Ja. Es gibt, analog zur posttraumatischen Belastungsstörung, eine posttraumatische Verbitterungsstörung. Das heißt, es gab entweder ein einmaliges, aber sehr einschneidendes Verbitterungserlebnis, oder aber eine Kette von Ereignissen, die alle in dieselbe Kerbe geschlagen haben. Danach sind die Leute schwer krank. Sie sind nicht mehr in der Lage, ihr Leben zu gestalten, weil alles nur noch um dieses Problem kreist und sie einfach nicht loslassen können. Sie reden immer wieder davon, sie entwerfen Morddrohungen an ihren Ex-Mann oder Ex-Arbeitgeber, sie geben ihr Vermögen aus, um vermeintlich Gerechtigkeit wiederherzustellen. Und jeder, der helfen möchte, wird gebissen: "Wie, ich soll das hinter mir lassen? Du findest das also nicht so schlimm, was mir angetan wurde?!"

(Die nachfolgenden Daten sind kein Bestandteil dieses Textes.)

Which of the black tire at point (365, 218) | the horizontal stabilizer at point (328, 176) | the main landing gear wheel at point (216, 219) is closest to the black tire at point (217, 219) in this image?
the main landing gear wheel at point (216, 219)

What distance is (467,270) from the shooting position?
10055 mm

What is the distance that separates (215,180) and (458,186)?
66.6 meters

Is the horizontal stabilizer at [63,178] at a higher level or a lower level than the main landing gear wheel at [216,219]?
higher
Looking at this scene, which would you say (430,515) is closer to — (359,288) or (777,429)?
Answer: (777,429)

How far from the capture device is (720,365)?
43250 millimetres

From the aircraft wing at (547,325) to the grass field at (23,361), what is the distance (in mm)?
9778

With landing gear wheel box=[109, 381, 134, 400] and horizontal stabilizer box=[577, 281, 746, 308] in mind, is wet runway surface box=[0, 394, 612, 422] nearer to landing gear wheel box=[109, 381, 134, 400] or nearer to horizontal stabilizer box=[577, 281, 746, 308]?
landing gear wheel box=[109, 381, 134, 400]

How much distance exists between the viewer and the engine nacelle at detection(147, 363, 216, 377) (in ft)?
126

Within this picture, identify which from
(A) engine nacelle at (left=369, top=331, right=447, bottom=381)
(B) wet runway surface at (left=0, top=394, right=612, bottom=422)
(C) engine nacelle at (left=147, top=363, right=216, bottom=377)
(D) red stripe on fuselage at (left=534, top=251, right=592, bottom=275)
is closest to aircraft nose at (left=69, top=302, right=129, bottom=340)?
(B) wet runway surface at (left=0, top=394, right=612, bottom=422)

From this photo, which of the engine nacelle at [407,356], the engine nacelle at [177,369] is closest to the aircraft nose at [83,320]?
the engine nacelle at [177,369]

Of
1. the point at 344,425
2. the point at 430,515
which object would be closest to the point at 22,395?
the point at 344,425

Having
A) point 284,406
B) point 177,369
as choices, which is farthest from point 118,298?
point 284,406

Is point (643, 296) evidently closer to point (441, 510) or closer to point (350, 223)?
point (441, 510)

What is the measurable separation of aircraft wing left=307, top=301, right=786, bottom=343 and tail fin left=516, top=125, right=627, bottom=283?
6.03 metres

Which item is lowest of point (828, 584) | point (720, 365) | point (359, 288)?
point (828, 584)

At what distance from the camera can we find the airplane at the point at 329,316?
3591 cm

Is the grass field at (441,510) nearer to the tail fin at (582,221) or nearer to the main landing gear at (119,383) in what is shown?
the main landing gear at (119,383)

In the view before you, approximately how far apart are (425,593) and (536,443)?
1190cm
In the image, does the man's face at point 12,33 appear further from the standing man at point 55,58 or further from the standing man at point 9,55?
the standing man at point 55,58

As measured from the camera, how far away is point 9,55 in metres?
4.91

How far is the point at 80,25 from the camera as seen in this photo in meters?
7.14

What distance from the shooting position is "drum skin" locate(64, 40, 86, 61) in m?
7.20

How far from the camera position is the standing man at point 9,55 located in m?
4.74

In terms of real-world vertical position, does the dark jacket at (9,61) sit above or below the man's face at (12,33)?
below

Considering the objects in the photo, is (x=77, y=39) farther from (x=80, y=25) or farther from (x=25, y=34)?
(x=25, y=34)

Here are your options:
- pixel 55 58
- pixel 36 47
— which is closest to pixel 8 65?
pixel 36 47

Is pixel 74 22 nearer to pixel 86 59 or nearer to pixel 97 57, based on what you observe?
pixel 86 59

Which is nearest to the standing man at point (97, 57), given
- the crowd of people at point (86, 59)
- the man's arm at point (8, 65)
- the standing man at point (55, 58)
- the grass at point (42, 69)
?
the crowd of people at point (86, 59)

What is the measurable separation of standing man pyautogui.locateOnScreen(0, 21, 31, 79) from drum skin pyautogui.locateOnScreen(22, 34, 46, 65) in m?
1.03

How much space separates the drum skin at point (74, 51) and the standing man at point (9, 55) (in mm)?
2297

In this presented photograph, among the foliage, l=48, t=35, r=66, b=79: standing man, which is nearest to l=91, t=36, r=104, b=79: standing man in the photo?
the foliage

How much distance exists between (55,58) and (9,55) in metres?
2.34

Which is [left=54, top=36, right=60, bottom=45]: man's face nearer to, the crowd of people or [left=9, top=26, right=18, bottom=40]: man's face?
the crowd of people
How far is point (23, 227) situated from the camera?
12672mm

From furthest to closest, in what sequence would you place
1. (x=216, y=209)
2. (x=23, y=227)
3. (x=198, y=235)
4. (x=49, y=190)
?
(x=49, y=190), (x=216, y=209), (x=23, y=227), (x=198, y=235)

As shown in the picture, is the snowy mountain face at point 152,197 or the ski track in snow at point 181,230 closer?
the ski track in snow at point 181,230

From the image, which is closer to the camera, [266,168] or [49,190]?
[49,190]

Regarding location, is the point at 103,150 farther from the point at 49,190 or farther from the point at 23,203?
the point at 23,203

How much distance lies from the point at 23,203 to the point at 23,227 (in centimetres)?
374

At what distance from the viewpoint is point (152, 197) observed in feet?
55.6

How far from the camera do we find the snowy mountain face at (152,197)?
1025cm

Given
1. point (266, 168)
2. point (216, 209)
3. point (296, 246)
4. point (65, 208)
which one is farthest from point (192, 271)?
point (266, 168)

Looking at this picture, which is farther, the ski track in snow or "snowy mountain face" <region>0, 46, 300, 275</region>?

Welche Leute neigen dazu, auf so einem Gefühl hängen zu bleiben?


Es gibt durchaus Menschen, die aufgrund ihrer Persönlichkeit zu einer erhöhten Kränkungsbereitschaft neigen. Aber letztendlich sind wir alle da gefährdet, wo wir stark sind. Bei dem, was uns wichtig ist, sind wir verletzlich. Wenn Sie sich zum Beispiel sehr stark mit Ihrem Beruf identifizieren, alles hinter Ihre Arbeit zurückstellen, und dann bekommen Sie eine versprochene Beförderung nicht, sondern jemand anderes mit guten Kontakten, und Sie werden auch noch öffentlich bloßgestellt – dann wären auch Sie wahrscheinlich dran.

Was kann da helfen?

Gelegentlich hilft es, den Hergang ganz sachlich mit Abstand zu den eigenen Emotionen zu schildern, und dann die Perspektive aufs Geschehen zu wechseln. Ich hatte einen konkreten Fall, wo eine Patientin über Jahre total verbittert war, weil sie – wie im schlechten Hollywoodfilm – kurz vor ihrer Hochzeit ihren Verlobten mit ihrer Trauzeugin und besten Freundin im Bett erwischt hatte. Wie die Patientin erzählte, haben ihr Fast-Ehemann und diese Freundin dann auch später geheiratet, sind aber längst wieder geschieden – weil er natürlich auch in dieser Beziehung weiter fremdgegangen ist. Wir haben die Patientin dann gefragt: Haben Sie Ihrer Freundin eigentlich mal ein Dankeskärtchen geschickt, dass sie Sie vor dem Elend mit diesem Mann bewahrt hat? Natürlich, so etwas funktioniert nicht sofort. Doch wenn man immer wieder andere Emotionen ins Spiel bringt, kann das nach und nach die Verbitterung ein Stück weit auflösen. 

Prof. Dr. Michael Linden leitet die Forschungsgruppe Psychosomatische Rehabilitation an der Berliner Charité und schrieb gemeinsam mit Sigrid Engelbrecht das Buch: "Lass los! Es reicht – Wege aus der Verbitterung" (188 S., 24 Euro, Ecowin).